The Compelling History of Irvine, CA
Irvine, CA is a relatively new city, not even fifty years old – but despite this seeming compelling youthfulness, the land has a long history extending back over twelve millennia. This history reflects the astonishing foundation of modern America, so read on to find out more!
Archaeological evidence has shown that people were living in the area we today know as Irvine at least 12,000 years ago, and some evidence suggests that inhabitation of the region could extend as far back as 18,000 years ago! In the undeveloped parts of the city, there are fragmentary remains of early campsites and rock shelters from this period.
It was about 3,500 B.C. that the Native American Tongva people moved into Southern California. By 500 B.C., the Tongva had either pushed out or incorporated the original Hokan-speaking inhabits of the area. There is plentiful evidence of Tongva villages in the area.
The Tongva enjoyed a rich supply of shellfish, waterfowl and land animals. They were especially skilled in the weaving of baskets and the making of seashell and stone jewelry. The Tongva were the inhabitants of the region until Spanish settlers arrived in mid-sixteenth century.
Before the Spanish claimed California as their territory, it was a mythical land romanticized by Spanish author Garci Rodriguez de Montalvo. The Spanish thought CA was an island occupied by a tribe of fierce warrior women led by a leader known as Califía, from who California gets its name. California was described as rich with magicians, giants, and powerful sorcerers.
When the Spanish first explored in the 1530s, they realized it wasn’t an island at all, but the name California stuck. The area then became part of New Spain, a territory which we today know as Mexico, but it remained relatively unsettled for over two hundred years.
In the 1760's, motivated by fears that the territory would be claimed by other European powers, the Spanish sent an expedition to establish settlements in California.
When Gaspar de Portola arrived in the San Joaquin Valley in 1769, he brought the first European settlers into the area we know now as Irvine. The Tongva population would be decimated by diseases brought from these settlers.
The settlers established the rearing of cattle, fortresses and Catholic missions. These missions were established to convert the Native American population to Christianity.
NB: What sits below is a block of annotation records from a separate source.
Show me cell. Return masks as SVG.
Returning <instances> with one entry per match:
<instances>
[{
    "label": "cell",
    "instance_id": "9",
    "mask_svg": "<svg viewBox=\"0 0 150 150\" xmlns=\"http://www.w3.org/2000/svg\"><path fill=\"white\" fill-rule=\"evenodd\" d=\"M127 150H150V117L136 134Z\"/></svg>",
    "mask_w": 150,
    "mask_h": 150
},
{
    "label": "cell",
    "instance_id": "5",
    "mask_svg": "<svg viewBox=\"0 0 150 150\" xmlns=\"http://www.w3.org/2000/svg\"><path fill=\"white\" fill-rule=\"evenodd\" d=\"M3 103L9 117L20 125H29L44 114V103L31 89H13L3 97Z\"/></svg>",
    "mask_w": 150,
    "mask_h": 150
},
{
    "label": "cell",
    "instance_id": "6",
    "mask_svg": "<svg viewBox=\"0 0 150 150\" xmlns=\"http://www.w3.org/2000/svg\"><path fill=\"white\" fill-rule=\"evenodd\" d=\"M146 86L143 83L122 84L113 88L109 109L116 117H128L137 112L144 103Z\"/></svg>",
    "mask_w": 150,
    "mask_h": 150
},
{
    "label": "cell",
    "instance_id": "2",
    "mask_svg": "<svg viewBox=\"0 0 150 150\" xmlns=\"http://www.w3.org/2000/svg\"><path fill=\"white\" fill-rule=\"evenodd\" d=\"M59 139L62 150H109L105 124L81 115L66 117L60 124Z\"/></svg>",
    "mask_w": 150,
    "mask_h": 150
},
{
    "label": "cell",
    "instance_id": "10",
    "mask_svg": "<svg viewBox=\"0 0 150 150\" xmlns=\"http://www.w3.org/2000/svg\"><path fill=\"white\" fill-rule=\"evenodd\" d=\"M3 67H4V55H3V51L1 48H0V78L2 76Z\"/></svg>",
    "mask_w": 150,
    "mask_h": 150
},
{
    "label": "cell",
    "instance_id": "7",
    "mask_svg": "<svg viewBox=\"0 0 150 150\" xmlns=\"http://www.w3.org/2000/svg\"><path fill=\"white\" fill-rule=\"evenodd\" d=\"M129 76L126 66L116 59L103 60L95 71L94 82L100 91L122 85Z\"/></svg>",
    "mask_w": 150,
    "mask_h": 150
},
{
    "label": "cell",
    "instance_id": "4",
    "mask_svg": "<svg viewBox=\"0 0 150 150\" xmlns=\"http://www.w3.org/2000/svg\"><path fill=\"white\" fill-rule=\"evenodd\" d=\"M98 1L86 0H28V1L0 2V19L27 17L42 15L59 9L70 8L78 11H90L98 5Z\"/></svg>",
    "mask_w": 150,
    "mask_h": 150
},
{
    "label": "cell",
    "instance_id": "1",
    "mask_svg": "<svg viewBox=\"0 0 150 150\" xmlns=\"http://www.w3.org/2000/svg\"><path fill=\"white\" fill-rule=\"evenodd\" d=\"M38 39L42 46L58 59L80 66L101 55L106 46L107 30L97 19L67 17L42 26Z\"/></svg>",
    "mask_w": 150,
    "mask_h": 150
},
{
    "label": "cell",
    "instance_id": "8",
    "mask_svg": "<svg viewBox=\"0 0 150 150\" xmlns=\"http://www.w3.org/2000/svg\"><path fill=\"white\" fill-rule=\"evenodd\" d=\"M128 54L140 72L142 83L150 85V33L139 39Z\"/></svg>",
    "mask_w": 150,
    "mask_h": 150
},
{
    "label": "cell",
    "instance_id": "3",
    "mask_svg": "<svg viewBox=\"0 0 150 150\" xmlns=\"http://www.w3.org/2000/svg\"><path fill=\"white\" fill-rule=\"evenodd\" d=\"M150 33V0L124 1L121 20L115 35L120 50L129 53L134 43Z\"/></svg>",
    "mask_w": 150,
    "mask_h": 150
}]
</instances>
Many did so in exchange for food and other resources, but they were denied the right to own land.
Becoming an American Territory
It was in 1821 after the Mexican war of independence that California ceased to be a Spanish territory and passed into the hands of Mexico.
After this, the Mexican administration secularized the Catholic missions and began handing out land grants to Mexican citizens. Three of these land grants, Rancho San Joaquin, Rancho Santiago de Santa Ana, and Rancho Lomas de Santiago, are the foundations of Irvine as we know it today.
After the defeat of an ill-prepared Mexico in the Mexican-American war, Mexico agreed to sell California to America in 1848 for $15 million, which is around $400 million today. For the first time, Irvine became an American territory.
The Naming of Irvine, CA
The city takes its name from a prosperous sheep rancher called James Irvine. James purchased his first section of the future city in 1868, and ten years later James was successful enough to purchase his neighboring rancher’s lands.
This territory, encompassing the former Mexican ranches of Santiago de Santa Ana, San Joaquin and Lomas de Santiago, spanned 23 miles from the Pacific Ocean all the way to the Santa Ana River.
The Foundations of a Modern City in CA
After Irvine Sr. died, his son inherited. He founded the Irvine Company and turned the Ranch into a successful agricultural operation, and was producing olives, citrus fruits and lima beans, amongst other produce. When he died, his son began selling sections of the ranch to urban developers.
In 1959, The University of California purchased 1,000 acres of the ranch to develop a new campus. Their lead architect and members of the company worked together to plan around the new university buildings a city big enough to occupy 50,000 people. In 1970, their plan was finished, and in 1971, Irvine became a city.